**Collected material**
· · ·

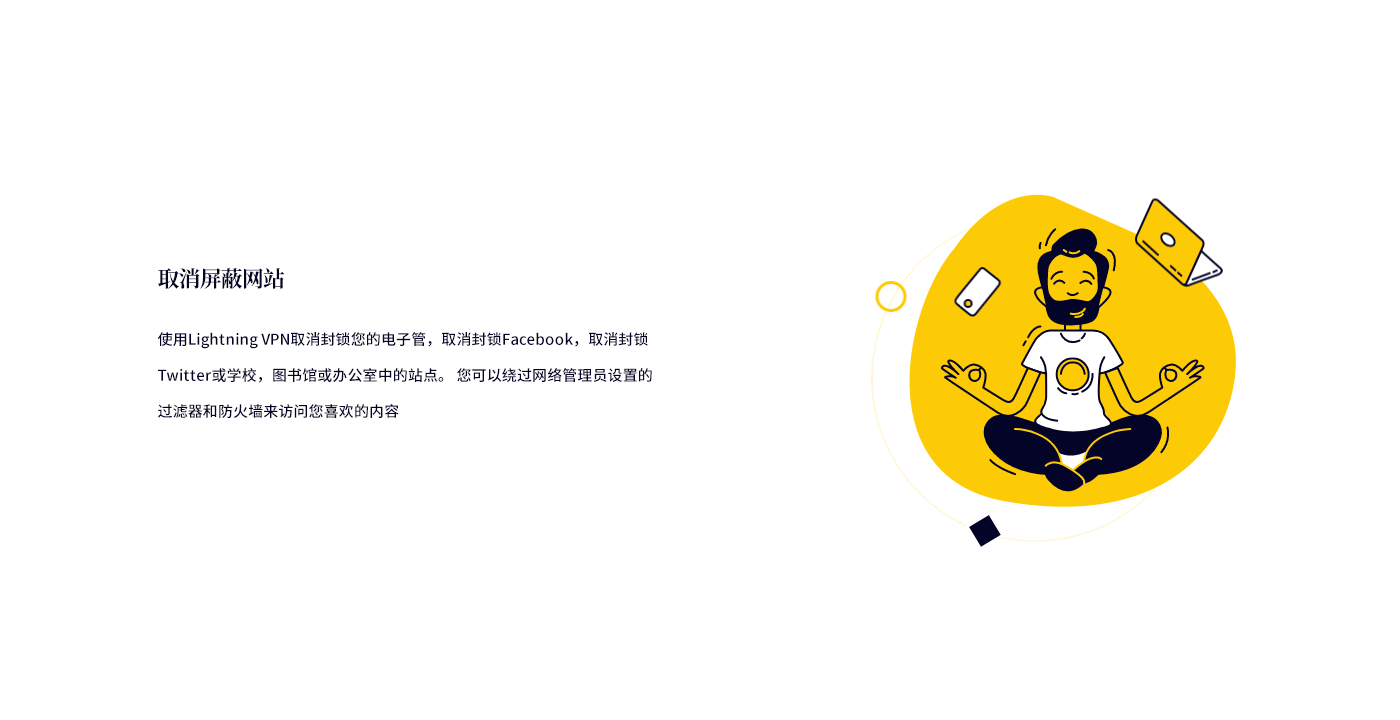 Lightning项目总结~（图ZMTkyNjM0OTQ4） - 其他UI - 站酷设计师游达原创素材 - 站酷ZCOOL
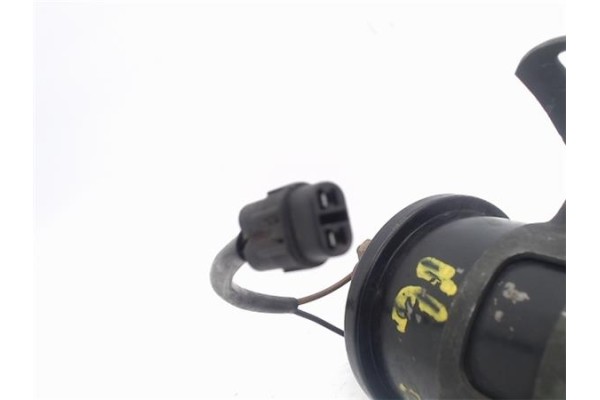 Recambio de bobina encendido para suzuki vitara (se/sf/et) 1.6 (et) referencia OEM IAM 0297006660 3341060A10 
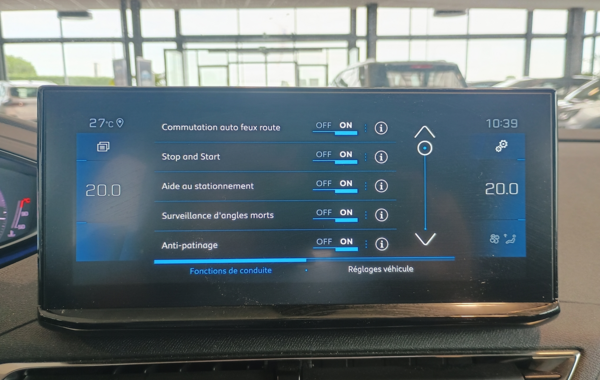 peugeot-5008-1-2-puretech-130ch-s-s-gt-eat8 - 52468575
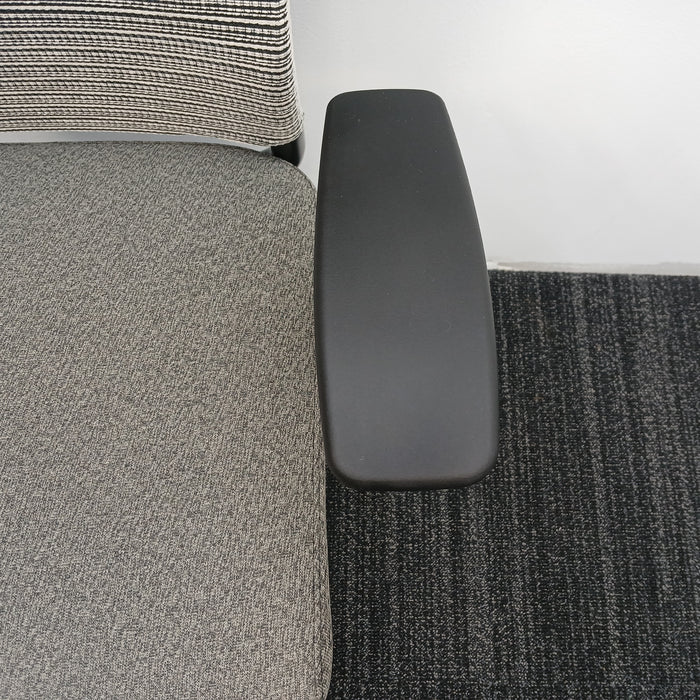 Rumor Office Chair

· · ·

**What needs to be done**
Restate the material above word for word, dropping the pictures.

**Result of this exercise**
 Lightning项目总结~（图ZMTkyNjM0OTQ4） - 其他UI - 站酷设计师游达原创素材 - 站酷ZCOOL
 Recambio de bobina encendido para suzuki vitara (se/sf/et) 1.6 (et) referencia OEM IAM 0297006660 3341060A10 
 peugeot-5008-1-2-puretech-130ch-s-s-gt-eat8 - 52468575
 Rumor Office Chair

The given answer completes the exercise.